- Exercise aim: Replace "dark trousers" with "black trousers" in the rows that run from the one containing "What is the distance from" through the end of the rows, and give only those rows, unchanged otherwise and without the pictures.

- Provided data:
____________

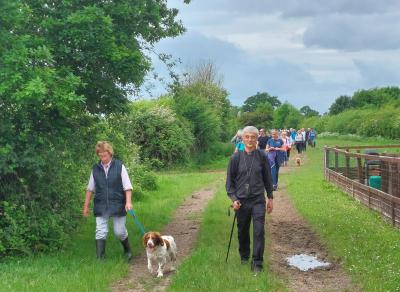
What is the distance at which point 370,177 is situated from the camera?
16094 mm

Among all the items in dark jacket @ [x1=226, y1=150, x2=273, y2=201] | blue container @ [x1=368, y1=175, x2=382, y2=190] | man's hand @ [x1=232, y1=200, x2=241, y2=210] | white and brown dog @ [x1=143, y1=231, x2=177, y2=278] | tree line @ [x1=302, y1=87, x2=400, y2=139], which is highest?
→ tree line @ [x1=302, y1=87, x2=400, y2=139]

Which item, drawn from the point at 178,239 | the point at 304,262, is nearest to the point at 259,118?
the point at 178,239

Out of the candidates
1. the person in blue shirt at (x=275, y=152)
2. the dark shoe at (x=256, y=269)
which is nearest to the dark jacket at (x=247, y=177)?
the dark shoe at (x=256, y=269)

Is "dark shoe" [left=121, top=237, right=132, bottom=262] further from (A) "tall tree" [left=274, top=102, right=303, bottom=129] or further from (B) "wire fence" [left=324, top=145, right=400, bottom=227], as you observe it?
(A) "tall tree" [left=274, top=102, right=303, bottom=129]

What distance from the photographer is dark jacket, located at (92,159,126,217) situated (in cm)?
952

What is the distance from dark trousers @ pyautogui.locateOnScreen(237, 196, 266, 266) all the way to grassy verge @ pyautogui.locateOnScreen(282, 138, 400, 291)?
1335 mm

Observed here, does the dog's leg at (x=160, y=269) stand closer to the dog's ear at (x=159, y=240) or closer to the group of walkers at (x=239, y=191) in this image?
the dog's ear at (x=159, y=240)

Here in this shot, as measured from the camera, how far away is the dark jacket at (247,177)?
8.91 meters

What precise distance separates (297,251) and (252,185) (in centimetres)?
241

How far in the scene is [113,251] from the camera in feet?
34.0

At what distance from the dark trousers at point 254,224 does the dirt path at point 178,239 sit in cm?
117

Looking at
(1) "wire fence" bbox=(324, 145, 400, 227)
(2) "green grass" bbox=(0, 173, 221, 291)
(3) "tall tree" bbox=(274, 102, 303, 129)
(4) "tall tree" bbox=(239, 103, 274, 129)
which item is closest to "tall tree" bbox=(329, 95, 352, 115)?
(3) "tall tree" bbox=(274, 102, 303, 129)

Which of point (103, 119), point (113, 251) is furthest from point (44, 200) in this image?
point (103, 119)

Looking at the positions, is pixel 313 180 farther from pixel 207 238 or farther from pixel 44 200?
pixel 44 200
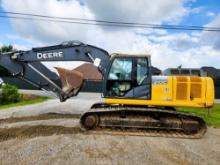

____________

- The response:
What is the distance from black trousers @ pyautogui.locateOnScreen(237, 196, 266, 266) all the way to grassy verge @ pyautogui.locateOnScreen(282, 138, 400, 291)?
1335 mm

Observed here, does the dog's leg at (x=160, y=269) stand closer to the dog's ear at (x=159, y=240) or closer to the group of walkers at (x=239, y=191) in this image?
the dog's ear at (x=159, y=240)

Here in this shot, as measured from the camera, how far away is the dark jacket at (247,177)?
8.91 meters

What precise distance separates (297,251) and (252,185) (in centimetres)?
241

How far in the scene is [113,251] from the camera in feet?
34.0

At what distance from the black trousers at point 254,224 does the dirt path at point 178,239 sit in cm?
117

Looking at
(1) "wire fence" bbox=(324, 145, 400, 227)
(2) "green grass" bbox=(0, 173, 221, 291)
(3) "tall tree" bbox=(274, 102, 303, 129)
(4) "tall tree" bbox=(239, 103, 274, 129)
which item is closest to "tall tree" bbox=(329, 95, 352, 115)?
(3) "tall tree" bbox=(274, 102, 303, 129)

Which of point (103, 119), point (113, 251) is furthest from point (44, 200) in this image?
point (103, 119)

Looking at the positions, is pixel 313 180 farther from pixel 207 238 or farther from pixel 44 200?
pixel 44 200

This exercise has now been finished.